Hayatı basit yaşamak, eylemlerle adlandırmamak bence küçük şeylere dikkat edip görmek ne kadar da gözlerimiz bazen kör bilense de..
Aslında bir kez durup düşününce.. bunları yapmadan yasamanın ya da yasadım demenin bence bir anlamı yok.. bunlarsız hayat.. kuru bir yaprağın… bir nehrin yatağından geçip gitmesi kadar kuru ve gereksiz.. ve de anlamsız..
ağzına sağlık tunc abi..
Merhaba,
Belki bu yorum okunmadan geçip gidecek ama yazmadan edemedim.
İtiraf ediyorum diyerek yazdıkların sanki benim günlüğümden alınmış kısa paragraflar.

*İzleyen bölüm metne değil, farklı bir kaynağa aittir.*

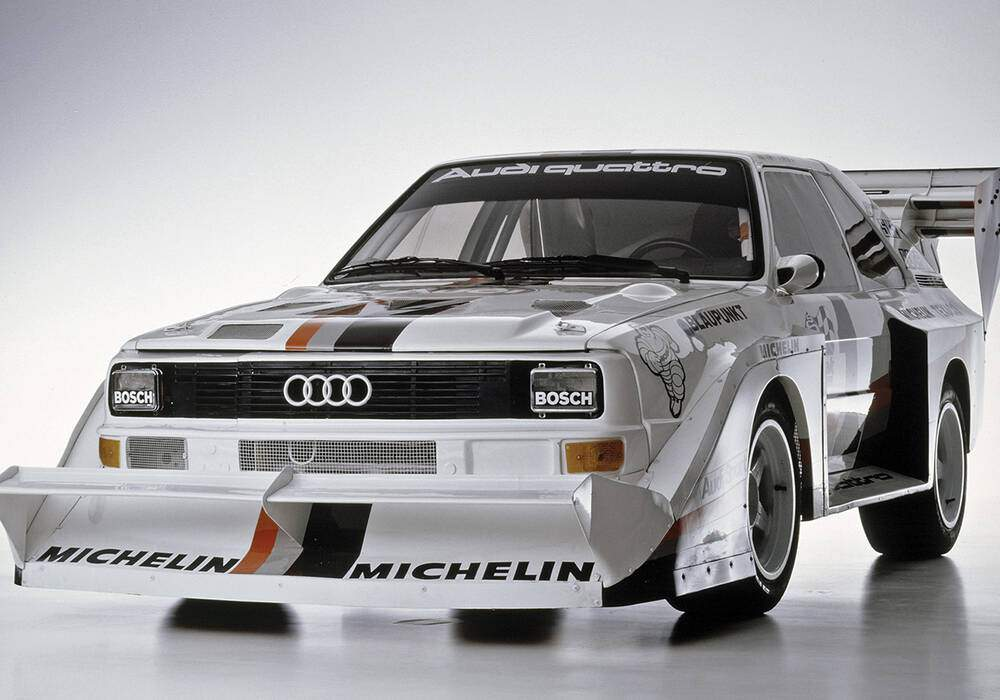 fiche technique audi sport quattro s1 pikes peak 1987. Black Bedroom Furniture Sets. Home Design Ideas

Özellikle de Tutkumu arasam, bulursam da sarılıp sarmalasam.
Bir de tabii hobim işim işim hobim olsun. Ben de işini sevmeyerek senelerce yaptıktan sonra 1 kalemde silip atıp özgürlüğü (kendi işini) seçenlerdenim. Herkes deli dese de ben daha mutlu ve özgürüm.

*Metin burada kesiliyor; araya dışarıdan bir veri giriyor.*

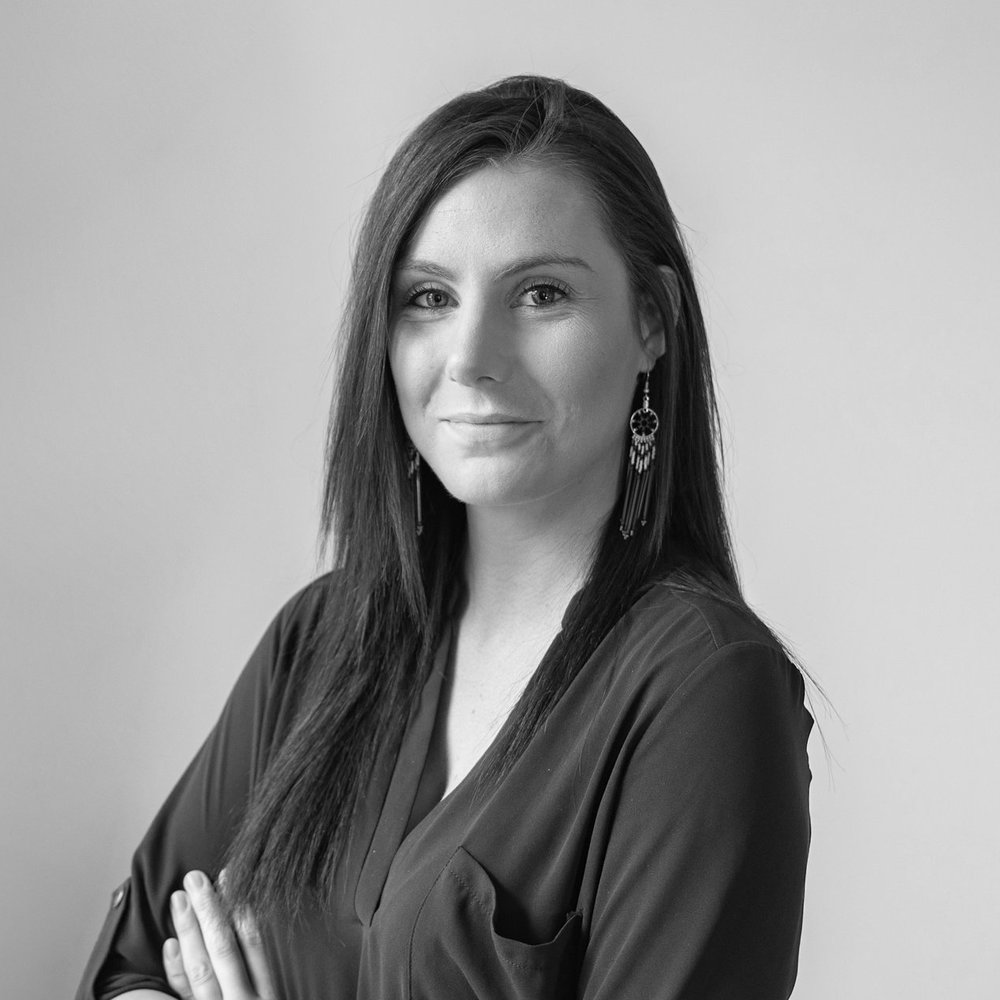 Marissa Hatton, Civil Rights Attorney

Yazdıklarını bundan sonra daha sık takip edeceğim. Kendime bu kadar yakın hissettiğim bu yazı için teşekkürler..
gzl… insanın her zaman yeni hayat felsefeleri görüp kendine hepsinden uyanı alıp kendi girmesi:)..
burada da bana uyup giymek istediğim bi kaç bişi var:D
Ben bunları alır, kendime ders çıkartırım arkadaş.
:))
başka insanlara woooow dedirttirebilmek.
bunları okuyunca insan denen yaratığın tam anlamıyla istediği gibi yaşamasının zor olduğu anlaşılıyor.
sosyal mesaj yok.
Bizden yardım istemeyen birine yardım edip etmememiz gerektiğini bilemeyiz dolayısıyla imtina ederim. Etme eğleme dedirtmesin. Açık ve direkt olmakta fayda var, her konuda.. Gerçi istisnai durumlar da yok değildir hani, milyonda bir! Tdk: ” Yalnız bir şey istisna, o da çikolata. ” – S.F.Abasıyanık.
yazı çok güzeldi.
gamze mengi senin yazın da hoşuma gitti. yüreğine sağlık… başaramama korkusu denemene engel olmamalı.
saygılarımla…
benden yardım istemeyen birine yardım etmek duygusu. bunun müdahale olarak algılandığını anlamam epey zaman aldı. Bir de hem arkadaşlıkta hem sevgililikte karşındakine yeterince boş alan bırakma durumu. rahat hareket etme özgürlüğünü tanıma. taktiklere son verme, ilişkileri 3.dünya savaşı gibi yaşamayı bırakma. rahatlama. ruhumu kafesten çıkartma. herkesin beni sevmesi gerektiği fikrinden vazgeçme. dobralığın dürüstlükle aynı şey olmadığını bilme. illa fikrimi belirtmeye gerek duymama.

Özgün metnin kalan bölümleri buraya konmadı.